Back in 1992, when Doria unsuccessfully filed a lawsuit to get pedestrian gates installed at the scene of her son’s accident, it would have cost $3,000, Doria said.

She wonders how many children have to be killed or injured before safety measures are taken.

And even though she never got the gates, Doria believes her son did not die in vain.

She told the story of Jim, a Wisconsinite who was passing through Blue Island that November afternoon on his way to Indiana when he was stopped by that freight train. He saw the commotion, and went over to the ditch where he found Jeffrey bloodied and barely conscious. According to Doria, he gathered Jeffrey in his arms and looked into his eyes.

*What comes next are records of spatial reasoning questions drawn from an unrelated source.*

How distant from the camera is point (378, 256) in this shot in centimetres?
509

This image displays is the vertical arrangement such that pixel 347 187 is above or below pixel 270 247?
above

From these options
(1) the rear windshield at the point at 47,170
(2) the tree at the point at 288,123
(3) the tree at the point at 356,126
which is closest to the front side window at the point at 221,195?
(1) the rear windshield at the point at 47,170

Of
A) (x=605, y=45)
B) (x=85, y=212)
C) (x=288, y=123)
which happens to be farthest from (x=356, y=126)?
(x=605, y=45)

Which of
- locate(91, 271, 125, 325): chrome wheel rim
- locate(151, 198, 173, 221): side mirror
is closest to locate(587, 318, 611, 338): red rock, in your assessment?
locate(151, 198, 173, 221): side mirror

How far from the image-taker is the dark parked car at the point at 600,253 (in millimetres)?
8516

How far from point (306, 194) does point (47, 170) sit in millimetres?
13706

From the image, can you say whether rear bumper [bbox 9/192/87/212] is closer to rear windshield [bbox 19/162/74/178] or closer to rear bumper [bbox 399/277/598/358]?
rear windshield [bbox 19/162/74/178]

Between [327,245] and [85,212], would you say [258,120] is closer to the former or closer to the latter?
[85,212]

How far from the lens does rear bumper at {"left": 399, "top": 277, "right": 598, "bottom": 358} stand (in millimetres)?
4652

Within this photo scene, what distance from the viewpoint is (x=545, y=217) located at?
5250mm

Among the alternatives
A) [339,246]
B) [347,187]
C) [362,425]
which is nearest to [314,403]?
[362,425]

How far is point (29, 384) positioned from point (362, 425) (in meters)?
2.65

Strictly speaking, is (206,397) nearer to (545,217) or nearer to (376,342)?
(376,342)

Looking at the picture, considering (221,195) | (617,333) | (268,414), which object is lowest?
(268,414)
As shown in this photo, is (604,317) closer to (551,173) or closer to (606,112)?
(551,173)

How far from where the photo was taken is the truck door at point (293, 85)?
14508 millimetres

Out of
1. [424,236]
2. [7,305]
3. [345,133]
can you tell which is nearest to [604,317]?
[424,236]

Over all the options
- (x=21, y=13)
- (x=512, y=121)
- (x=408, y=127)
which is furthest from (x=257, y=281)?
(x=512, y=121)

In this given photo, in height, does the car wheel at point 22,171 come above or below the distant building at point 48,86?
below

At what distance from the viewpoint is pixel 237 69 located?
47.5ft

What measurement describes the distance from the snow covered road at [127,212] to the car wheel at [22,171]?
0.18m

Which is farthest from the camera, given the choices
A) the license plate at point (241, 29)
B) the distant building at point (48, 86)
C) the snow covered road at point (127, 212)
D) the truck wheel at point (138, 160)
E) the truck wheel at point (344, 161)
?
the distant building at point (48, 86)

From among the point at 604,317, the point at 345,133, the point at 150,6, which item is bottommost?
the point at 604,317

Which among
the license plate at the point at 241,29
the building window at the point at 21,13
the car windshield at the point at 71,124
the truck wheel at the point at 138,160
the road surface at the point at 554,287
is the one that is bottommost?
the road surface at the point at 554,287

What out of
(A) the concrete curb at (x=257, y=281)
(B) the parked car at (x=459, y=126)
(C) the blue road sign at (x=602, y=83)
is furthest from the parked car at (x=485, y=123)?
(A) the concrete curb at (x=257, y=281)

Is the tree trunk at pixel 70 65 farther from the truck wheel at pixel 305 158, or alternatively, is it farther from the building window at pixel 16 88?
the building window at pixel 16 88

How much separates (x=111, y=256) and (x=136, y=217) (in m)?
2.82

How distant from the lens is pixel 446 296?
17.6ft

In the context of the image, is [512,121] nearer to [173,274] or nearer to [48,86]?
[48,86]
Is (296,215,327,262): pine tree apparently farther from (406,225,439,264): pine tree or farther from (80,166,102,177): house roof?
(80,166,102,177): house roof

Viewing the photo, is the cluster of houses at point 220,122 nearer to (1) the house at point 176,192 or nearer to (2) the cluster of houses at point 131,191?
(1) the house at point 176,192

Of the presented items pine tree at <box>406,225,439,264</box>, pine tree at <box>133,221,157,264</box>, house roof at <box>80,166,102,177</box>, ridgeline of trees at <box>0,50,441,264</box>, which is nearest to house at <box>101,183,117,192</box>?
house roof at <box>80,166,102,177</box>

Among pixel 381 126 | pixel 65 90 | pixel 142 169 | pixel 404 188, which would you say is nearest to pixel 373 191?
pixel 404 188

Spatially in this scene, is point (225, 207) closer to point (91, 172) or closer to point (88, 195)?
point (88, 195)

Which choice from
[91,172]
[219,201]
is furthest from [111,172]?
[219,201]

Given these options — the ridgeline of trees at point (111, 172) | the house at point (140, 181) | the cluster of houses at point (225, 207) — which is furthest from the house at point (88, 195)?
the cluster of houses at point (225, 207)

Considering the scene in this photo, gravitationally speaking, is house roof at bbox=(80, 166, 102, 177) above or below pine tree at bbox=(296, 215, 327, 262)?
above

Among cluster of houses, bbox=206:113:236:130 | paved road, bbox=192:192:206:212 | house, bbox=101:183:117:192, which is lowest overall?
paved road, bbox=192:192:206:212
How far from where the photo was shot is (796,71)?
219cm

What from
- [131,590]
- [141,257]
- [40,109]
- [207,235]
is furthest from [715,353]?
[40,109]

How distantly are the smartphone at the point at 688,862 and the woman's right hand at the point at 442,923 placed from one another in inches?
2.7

“He had the most beautiful eyes,” she recalled Jim telling her. Jim tried CPR, and told Jeffrey he wanted to trade places with him. Then, despite the cloudy day, Jim told Doria that a “bright light” surrounded them as he held Jeffrey and he felt “tremendous heat” pass through his chest and out his back as he held Jeffrey. He wanted to accompany the paramedics to the hospital but was told he could not.

Doria stayed in contact with Jim for years after the accident, and learned that he had been contemplating suicide that day — before he met Jeffrey. He has since received counseling to deal with his issues.

It’s one of many stories Doria will detail in her yet untitled book.

“I’m a firm believer that everything happens for a reason,” she said. “Jeffrey could not leave this life without doing one last bit of good. I believe his soul passed through Jim that day.”